___ SUPPLIED TEXT ___

# Simple model training 

In this notebook, we demonstrate how to train a simple classifier model using the QuantumGravPy framework. We will set up the data, define the model, and run the training process while monitoring performance metrics. 
This model does not perform well on the task, but serves as a basic example of how to use the framework for training. 

First, we import all the necessary packages and modules from QuantumGravPy. 

In [None]:
# main library
import QuantumGrav as QG

# logging, typing, configs, numpy
import yaml
from pathlib import Path
import logging
from typing import Any
import numpy as np


# data
import zarr
from zarr.storage import LocalStore
from zarr import Group

# data handling and plotting
import pandas as pd
import seaborn as sns

# evaluation
from sklearn.metrics import f1_score

# ML with torch
import torch
from torch_geometric.utils import dense_to_sparse
from torch_geometric.data import Data



Packages of note here: 
- sklearn is the scipy machine learning library and contains a vast collection tools, models, and metrics for machine learning tasks.
- seaborn is a statistical data visualization library built on top of matplotlib, providing a high-level interface for creating informative and attractive statistical graphics. 
- zarr is a powerful library for working with large, chunked, compressed, N-dimensional arrays, enabling efficient storage and retrieval of large datasets.

___ SUPPLIED ENTRIES ___

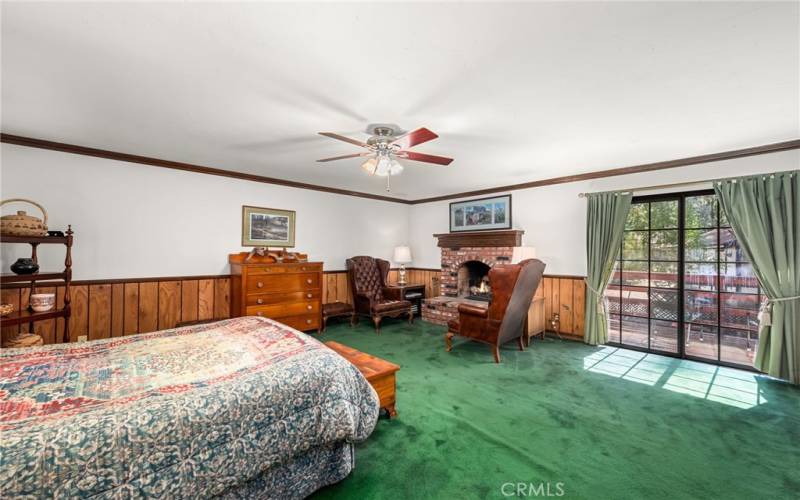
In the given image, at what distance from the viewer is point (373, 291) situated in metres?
5.98

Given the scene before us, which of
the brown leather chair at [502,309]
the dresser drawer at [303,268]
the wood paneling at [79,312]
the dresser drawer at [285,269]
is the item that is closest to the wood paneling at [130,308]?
the wood paneling at [79,312]

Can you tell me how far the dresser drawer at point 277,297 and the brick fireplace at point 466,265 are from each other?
2.08 meters

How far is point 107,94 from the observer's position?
2377mm

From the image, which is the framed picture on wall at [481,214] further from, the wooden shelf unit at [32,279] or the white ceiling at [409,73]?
the wooden shelf unit at [32,279]

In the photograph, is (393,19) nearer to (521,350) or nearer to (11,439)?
(11,439)

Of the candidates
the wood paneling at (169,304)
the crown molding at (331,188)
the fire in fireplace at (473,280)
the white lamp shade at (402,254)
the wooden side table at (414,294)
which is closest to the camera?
the crown molding at (331,188)

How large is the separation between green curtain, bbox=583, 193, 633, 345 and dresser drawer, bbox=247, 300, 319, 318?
3.98 metres

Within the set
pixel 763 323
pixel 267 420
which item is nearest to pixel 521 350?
pixel 763 323

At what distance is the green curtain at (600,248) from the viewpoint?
4246 millimetres

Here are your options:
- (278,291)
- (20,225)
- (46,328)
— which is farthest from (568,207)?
(46,328)

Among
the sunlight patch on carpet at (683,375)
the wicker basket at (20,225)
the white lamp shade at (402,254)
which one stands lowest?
the sunlight patch on carpet at (683,375)

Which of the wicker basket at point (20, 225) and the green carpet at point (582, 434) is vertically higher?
the wicker basket at point (20, 225)

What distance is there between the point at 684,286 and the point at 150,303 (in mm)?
6637

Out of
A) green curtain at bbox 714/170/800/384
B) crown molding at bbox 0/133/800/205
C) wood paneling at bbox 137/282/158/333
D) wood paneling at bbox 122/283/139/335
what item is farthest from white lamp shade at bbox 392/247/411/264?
green curtain at bbox 714/170/800/384
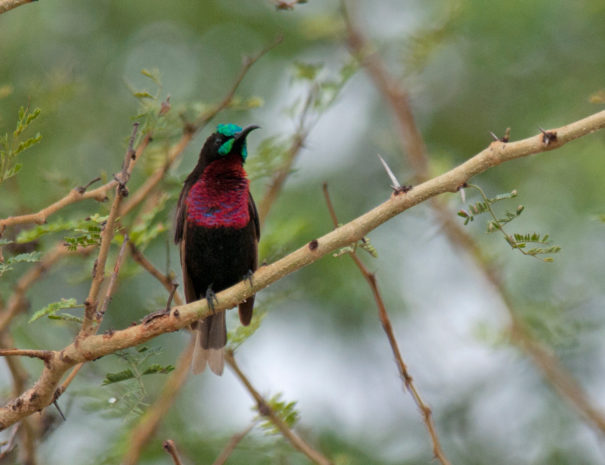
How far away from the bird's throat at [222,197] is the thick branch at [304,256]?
6.11ft

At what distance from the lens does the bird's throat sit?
4.72 meters

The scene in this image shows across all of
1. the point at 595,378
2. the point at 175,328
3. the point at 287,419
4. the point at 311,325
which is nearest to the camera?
the point at 175,328

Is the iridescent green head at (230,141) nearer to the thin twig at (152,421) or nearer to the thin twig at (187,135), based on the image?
the thin twig at (187,135)

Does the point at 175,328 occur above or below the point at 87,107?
below

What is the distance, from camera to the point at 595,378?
6.15 metres

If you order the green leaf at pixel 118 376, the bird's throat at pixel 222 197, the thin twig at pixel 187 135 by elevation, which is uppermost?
the bird's throat at pixel 222 197

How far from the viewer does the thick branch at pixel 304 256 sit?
101 inches

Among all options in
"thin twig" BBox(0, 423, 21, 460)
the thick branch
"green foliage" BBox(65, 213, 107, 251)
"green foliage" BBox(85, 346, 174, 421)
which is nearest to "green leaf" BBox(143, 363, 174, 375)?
"green foliage" BBox(85, 346, 174, 421)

___

TASKS AND EXERCISES:
A: In the simple model training notebook, which library is seaborn built on top of?
B: Translate this sentence from the simple model training notebook into Spanish: "This model does not perform well on the task, but serves as a basic example of how to use the framework for training."
C: Reproduce the part of the simple model training notebook between "- zarr is a" and "of large datasets.", inclusive.

LIST OF SOLUTIONS:
A: Matplotlib.

B: Este modelo no tiene un buen desempeño en la tarea, pero sirve como ejemplo básico de cómo usar el marco para el entrenamiento.

C:
- zarr is a powerful library for working with large, chunked, compressed, N-dimensional arrays, enabling efficient storage and retrieval of large datasets.